New to Node and NPM and trying to play around with babylon.js. I installed NVM and switched to Node 16 using nvm use 16. Then I upgraded NPM via npm install -g npm@8.7.0. So far so good.
Then, just like the docs say, I attempt to install the Babylon modules:
npm install babylonjs --save
However the output for this command is:
npm WARN deprecated source-map-url@0.4.1: See https://github.com/lydell/source-map-url#deprecated
npm WARN deprecated urix@0.1.0: Please see https://github.com/lydell/urix#deprecated
npm WARN deprecated resolve-url@0.2.1: https://github.com/lydell/resolve-url#deprecated
npm WARN deprecated source-map-resolve@0.5.3: See https://github.com/lydell/source-map-resolve#deprecated
npm WARN deprecated fsevents@1.2.13: fsevents 1 will break on node v14+ and could be using insecure binaries. Upgrade to fsevents 2.

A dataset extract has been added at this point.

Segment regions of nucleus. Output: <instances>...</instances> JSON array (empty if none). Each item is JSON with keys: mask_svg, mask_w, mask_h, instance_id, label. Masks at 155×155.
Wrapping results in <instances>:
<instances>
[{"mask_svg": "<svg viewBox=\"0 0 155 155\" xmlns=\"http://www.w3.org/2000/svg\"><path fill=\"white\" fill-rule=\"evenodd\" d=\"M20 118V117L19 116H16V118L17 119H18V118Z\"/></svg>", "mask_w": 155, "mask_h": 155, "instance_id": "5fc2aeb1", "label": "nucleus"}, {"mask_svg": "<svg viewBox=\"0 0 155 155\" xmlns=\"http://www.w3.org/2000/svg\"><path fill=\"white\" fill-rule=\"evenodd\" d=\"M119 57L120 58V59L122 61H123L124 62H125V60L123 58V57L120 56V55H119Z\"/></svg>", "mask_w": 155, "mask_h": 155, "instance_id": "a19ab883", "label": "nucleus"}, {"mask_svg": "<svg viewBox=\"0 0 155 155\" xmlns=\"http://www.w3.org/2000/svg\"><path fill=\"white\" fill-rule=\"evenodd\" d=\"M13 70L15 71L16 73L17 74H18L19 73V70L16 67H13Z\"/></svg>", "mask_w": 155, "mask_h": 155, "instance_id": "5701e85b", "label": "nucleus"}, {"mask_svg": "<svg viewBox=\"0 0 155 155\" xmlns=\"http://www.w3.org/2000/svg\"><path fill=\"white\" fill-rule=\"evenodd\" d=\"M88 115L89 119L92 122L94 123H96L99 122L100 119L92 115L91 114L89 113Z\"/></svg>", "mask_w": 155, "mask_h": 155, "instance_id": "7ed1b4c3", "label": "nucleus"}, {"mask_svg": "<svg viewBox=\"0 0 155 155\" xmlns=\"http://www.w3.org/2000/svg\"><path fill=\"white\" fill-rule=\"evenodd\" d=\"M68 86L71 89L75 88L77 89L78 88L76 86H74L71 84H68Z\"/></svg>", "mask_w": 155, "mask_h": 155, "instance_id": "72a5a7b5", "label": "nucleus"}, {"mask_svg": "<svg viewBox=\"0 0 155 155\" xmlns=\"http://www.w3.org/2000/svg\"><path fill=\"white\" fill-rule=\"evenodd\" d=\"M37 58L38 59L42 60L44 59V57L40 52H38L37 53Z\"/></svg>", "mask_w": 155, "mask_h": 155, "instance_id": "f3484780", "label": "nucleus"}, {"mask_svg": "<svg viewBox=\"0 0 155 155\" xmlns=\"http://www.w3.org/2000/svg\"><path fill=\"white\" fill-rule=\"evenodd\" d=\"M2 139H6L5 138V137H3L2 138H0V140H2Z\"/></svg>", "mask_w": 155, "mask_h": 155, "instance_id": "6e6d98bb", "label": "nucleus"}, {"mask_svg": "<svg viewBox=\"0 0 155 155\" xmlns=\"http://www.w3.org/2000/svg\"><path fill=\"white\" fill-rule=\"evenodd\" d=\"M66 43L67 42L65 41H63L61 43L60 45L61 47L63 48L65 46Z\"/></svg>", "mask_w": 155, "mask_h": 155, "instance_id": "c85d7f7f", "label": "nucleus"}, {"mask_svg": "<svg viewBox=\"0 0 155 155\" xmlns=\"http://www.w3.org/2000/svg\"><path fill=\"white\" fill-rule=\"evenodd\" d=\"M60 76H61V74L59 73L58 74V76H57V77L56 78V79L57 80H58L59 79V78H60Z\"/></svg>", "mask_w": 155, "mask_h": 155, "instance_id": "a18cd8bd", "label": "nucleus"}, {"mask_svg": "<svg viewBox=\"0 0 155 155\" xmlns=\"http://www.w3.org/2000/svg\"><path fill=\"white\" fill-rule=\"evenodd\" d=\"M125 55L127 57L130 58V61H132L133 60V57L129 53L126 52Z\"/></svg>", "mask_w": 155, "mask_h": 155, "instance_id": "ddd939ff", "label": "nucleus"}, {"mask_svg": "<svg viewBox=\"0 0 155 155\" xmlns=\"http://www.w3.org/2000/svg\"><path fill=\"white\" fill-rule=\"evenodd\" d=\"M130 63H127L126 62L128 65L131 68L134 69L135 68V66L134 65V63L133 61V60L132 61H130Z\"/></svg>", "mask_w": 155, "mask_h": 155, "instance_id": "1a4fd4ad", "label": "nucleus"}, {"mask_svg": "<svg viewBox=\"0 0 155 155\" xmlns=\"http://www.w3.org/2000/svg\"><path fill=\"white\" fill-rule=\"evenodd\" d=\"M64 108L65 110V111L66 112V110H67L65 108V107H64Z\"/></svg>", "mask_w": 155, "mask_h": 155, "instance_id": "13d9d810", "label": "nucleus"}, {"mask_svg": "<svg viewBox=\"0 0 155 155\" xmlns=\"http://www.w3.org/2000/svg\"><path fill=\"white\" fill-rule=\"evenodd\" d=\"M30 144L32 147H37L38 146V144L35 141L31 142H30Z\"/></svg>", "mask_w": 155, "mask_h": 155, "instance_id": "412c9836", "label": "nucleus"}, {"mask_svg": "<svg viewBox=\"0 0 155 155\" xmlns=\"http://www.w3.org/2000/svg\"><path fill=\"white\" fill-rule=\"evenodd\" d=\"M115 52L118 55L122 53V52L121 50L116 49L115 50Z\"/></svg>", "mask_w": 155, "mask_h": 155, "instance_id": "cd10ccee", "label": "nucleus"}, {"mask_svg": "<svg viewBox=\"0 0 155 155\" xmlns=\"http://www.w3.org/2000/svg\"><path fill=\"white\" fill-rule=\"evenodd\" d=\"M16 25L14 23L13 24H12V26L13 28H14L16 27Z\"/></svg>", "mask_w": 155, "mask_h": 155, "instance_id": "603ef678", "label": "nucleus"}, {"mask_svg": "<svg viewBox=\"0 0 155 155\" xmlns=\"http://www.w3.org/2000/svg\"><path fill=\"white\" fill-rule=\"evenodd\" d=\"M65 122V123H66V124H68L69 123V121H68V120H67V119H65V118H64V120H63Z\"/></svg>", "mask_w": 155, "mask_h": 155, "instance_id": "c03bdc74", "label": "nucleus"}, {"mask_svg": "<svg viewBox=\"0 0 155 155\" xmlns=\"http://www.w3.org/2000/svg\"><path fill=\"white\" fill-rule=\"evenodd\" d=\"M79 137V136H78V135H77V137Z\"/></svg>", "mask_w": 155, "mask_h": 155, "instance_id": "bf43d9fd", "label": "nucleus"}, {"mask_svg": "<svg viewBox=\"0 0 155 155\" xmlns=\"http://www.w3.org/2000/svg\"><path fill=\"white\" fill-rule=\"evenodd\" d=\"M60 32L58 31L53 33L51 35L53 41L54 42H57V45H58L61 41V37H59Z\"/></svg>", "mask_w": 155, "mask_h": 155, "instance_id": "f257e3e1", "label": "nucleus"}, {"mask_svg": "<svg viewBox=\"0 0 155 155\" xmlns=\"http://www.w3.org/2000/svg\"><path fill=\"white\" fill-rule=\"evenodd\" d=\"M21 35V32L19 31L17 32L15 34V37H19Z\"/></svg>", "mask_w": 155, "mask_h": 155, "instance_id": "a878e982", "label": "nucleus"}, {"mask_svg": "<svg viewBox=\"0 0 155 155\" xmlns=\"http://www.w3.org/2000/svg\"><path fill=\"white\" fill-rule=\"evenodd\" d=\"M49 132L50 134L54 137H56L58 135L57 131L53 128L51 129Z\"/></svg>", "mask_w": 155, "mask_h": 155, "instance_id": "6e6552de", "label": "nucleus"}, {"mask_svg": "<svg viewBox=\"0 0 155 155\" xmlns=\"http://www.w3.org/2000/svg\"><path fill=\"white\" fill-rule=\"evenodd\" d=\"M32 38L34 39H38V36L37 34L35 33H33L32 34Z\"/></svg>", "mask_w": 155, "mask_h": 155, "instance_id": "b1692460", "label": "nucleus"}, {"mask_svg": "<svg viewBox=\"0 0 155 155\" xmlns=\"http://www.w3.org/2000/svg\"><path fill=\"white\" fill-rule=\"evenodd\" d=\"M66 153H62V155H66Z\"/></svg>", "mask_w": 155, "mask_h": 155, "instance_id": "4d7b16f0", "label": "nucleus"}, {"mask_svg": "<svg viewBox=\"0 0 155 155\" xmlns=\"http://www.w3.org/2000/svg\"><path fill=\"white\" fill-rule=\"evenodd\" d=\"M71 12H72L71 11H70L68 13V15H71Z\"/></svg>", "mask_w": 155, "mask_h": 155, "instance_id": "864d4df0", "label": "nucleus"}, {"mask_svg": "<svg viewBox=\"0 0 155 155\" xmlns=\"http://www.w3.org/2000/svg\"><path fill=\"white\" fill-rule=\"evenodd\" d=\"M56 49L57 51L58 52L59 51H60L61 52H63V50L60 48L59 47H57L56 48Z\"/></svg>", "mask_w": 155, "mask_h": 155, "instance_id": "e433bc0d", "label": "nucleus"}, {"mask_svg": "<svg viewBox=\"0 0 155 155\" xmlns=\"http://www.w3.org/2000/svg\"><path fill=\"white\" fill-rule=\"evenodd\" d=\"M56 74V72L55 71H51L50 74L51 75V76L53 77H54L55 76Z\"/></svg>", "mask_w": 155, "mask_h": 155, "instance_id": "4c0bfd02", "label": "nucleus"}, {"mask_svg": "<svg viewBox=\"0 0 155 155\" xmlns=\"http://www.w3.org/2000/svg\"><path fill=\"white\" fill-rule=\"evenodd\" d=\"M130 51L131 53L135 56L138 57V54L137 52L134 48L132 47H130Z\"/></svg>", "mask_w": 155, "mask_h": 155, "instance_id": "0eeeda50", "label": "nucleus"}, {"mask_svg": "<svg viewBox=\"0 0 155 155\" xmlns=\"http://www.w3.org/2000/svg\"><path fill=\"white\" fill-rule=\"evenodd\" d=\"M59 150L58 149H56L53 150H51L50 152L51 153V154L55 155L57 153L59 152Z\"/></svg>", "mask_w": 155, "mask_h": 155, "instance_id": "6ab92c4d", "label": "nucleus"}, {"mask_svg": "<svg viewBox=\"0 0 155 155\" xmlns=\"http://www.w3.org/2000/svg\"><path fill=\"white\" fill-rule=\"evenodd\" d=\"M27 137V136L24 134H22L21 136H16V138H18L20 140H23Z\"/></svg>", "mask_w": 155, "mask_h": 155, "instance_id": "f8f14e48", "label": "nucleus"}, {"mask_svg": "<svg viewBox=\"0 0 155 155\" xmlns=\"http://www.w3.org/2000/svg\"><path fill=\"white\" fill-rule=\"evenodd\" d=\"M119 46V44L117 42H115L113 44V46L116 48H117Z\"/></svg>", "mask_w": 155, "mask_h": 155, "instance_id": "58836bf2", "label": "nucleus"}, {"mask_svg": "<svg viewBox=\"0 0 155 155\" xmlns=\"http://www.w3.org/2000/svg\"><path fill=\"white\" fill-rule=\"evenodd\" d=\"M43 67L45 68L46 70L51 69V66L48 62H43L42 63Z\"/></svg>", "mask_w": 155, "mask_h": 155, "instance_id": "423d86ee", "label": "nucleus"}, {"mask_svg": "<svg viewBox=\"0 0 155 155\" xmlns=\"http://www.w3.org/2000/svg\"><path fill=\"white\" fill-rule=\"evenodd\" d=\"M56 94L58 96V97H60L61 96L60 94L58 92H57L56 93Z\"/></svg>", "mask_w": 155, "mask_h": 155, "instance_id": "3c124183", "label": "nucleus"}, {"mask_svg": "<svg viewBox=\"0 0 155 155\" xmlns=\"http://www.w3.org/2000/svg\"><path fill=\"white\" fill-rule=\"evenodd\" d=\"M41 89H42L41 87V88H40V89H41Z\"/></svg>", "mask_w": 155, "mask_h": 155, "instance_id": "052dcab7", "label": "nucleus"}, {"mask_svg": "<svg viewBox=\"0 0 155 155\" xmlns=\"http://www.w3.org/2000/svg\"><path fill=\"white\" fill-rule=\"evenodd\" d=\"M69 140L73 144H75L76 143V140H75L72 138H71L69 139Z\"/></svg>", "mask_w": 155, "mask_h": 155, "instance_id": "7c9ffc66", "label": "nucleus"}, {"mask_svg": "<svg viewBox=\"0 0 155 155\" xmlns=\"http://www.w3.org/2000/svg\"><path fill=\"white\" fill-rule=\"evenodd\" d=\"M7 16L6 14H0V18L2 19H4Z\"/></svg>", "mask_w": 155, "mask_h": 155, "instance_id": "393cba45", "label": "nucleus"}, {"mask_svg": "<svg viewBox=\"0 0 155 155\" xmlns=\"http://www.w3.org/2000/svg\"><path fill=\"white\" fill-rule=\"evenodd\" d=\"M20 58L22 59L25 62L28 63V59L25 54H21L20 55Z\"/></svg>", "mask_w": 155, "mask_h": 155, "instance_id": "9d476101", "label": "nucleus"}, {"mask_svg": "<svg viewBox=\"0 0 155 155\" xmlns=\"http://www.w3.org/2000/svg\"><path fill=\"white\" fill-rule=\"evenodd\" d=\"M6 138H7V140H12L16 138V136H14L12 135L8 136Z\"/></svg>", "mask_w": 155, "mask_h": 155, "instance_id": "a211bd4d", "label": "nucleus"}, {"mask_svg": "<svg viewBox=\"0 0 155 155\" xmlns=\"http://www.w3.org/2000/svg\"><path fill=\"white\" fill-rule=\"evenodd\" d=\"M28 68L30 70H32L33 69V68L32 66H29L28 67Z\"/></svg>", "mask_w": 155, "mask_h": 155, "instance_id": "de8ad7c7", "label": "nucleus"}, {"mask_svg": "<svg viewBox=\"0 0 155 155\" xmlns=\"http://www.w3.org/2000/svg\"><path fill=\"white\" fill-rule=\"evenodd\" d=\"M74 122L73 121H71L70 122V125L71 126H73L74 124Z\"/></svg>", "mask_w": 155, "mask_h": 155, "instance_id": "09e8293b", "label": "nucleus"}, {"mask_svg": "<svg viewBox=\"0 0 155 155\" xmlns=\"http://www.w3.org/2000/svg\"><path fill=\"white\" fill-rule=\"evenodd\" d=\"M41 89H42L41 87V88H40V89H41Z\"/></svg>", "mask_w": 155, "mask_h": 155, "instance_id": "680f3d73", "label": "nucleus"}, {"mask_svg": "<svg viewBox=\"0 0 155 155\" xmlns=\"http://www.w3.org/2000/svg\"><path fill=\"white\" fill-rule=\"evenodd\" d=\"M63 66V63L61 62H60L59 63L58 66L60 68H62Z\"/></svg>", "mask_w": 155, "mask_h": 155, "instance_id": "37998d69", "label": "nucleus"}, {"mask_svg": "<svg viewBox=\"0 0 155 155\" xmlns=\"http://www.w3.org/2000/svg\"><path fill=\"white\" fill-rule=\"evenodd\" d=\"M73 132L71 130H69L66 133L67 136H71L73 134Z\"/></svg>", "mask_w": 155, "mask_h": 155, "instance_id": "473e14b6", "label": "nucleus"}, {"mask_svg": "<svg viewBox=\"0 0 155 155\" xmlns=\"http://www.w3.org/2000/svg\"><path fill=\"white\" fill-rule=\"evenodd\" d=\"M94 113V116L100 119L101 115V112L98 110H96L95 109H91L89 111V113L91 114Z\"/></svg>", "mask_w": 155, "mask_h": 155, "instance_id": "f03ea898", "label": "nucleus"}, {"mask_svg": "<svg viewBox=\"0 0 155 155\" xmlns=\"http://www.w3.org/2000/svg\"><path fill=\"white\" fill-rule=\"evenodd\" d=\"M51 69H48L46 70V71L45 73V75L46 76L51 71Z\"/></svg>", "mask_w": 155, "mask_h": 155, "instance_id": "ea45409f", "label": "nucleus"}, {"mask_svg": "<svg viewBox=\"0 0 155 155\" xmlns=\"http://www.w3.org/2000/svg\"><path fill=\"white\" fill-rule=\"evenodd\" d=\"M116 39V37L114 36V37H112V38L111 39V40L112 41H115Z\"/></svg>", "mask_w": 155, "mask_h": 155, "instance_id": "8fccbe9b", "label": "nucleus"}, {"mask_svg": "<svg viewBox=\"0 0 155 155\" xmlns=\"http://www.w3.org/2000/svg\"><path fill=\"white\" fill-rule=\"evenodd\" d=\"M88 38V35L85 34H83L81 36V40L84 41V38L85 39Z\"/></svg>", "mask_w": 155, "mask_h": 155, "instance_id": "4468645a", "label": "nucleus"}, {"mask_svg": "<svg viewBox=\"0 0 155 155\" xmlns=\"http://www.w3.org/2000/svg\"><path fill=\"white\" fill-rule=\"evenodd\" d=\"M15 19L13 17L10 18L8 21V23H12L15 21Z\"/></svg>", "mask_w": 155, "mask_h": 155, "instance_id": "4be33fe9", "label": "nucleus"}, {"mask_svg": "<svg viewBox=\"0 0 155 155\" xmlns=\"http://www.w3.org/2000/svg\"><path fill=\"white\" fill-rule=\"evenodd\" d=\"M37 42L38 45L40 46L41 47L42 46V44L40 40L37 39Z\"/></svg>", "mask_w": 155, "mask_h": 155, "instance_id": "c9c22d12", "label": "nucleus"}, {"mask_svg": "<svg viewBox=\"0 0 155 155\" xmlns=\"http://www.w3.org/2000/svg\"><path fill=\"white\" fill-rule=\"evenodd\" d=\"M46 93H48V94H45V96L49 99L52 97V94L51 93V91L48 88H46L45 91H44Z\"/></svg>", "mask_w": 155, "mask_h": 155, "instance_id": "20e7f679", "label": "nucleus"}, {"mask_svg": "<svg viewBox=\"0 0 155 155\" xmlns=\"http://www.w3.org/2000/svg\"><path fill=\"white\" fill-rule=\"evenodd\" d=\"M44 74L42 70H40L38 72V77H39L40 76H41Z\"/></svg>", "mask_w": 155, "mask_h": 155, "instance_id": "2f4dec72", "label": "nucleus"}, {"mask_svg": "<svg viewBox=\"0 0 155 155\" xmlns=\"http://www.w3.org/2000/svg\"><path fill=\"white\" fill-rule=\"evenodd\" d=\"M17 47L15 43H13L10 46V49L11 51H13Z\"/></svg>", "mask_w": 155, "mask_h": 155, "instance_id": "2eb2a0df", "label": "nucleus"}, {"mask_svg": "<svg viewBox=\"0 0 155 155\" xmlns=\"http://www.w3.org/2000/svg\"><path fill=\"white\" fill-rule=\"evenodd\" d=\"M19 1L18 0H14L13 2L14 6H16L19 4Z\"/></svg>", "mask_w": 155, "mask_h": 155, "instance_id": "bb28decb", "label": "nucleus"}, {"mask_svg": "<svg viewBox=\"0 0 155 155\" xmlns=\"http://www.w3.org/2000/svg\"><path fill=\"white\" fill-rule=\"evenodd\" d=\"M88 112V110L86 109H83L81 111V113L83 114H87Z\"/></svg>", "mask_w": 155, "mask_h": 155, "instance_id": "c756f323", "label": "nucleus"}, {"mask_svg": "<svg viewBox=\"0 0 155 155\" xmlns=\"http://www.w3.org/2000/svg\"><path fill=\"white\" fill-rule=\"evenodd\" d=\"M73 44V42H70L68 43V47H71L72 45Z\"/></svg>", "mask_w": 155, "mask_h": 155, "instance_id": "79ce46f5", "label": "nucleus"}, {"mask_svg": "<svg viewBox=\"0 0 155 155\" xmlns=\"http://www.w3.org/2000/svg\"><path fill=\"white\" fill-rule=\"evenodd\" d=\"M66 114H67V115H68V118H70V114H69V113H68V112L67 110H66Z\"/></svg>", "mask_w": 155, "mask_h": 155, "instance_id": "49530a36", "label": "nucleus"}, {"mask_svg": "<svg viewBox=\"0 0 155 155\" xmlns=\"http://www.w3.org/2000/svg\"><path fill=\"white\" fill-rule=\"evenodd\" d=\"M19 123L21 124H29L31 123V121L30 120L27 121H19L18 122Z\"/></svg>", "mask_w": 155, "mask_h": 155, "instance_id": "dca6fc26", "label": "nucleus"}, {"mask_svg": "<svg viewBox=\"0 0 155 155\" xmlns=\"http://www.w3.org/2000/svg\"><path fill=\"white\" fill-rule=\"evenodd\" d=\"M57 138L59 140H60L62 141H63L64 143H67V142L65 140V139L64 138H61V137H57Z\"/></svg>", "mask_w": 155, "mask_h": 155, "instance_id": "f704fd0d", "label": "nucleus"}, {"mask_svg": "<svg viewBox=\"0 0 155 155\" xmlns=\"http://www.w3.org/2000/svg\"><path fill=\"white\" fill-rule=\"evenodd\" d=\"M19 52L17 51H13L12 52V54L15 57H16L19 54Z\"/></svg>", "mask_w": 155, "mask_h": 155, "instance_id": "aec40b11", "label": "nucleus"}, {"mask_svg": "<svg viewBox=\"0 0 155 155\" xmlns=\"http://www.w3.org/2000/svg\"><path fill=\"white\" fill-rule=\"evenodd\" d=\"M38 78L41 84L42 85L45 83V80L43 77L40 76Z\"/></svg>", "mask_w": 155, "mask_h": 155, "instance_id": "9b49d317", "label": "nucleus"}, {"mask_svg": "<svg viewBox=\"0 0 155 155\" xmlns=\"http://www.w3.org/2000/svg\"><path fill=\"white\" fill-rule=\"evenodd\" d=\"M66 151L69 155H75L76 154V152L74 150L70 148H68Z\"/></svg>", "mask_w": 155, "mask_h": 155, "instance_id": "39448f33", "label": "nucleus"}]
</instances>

npm WARN deprecated chokidar@2.1.8: Chokidar 2 does not receive security updates since 2019. Upgrade to chokidar 3 with 15x fewer dependencies
npm WARN deprecated fsevents@1.2.13: fsevents 1 will break on node v14+ and could be using insecure binaries. Upgrade to fsevents 2.
npm WARN deprecated chokidar@2.1.8: Chokidar 2 does not receive security updates since 2019. Upgrade to chokidar 3 with 15x fewer dependencies
npm WARN deprecated querystring@0.2.0: The querystring API is considered Legacy. new code should use the URLSearchParams API instead.
npm WARN deprecated html-webpack-plugin@3.2.0: 3.x is no longer supported
npm WARN deprecated svgo@1.3.2: This SVGO version is no longer supported. Upgrade to v2.x.x.
added 952 packages, removed 4 packages, changed 31 packages, and audited 1162 packages in 34s
87 packages are looking for funding
run `npm fund` for details
21 vulnerabilities (8 moderate, 12 high, 1 critical)
To address all issues, run:
npm audit fix
Run `npm audit` for details.
I would expect to see a friendly message that says something like:
"The babylonjs modules have been successfully installed"
That's the type of message you'd get using a mature build system such as Maven or Gradle. Or, if it failed, I'd expect to see something like:
"Failure: NPM failed to install the modules because of X"
But instead I see a bunch of unsettling versioning/security (vulnerabilities detected) warnings and a message that reads:
To address all issues, run:
npm audit fix
Run `npm audit` for details.
This leaves me with several unsettling feelings. The main question here is: Did the command succeed? Are the babylonjs modules installed? Did they install correctly? How can I tell? My current directory is still empty...
However, as an aside: do I need to be concerned about all of these warnings? Did they prevent the babylonjs modules from installing properly?
With Maven or Gradle, it will tell you (clear as day) whether your CLI invocation failed or succeeded, but this output is neither.
Don't worry, the installation did occur and from the looks of it, it was successful.
Everything else you are seeing is as a result of the interconnectedness and vastness of the npm ecosystem. The warnings at the top refer to nested dependencies of babylon.js, which may have been deprecated in favour of other modules. There is nothing you can do about this.
However, if you are feeling very keen and you know the authors whose libraries depend on these deprecated ones, you can ask them (nicely) to release new versions of their package without those deprecated packages; Then ask the authors babylon.js (once again, nicely) to upgrade their dependencies to the version released by those authors.
The warnings about vulnerabilities, followed by the command (npm audit fix) to fix them is probably the most you can do just to be safe. Run the command and continue your work.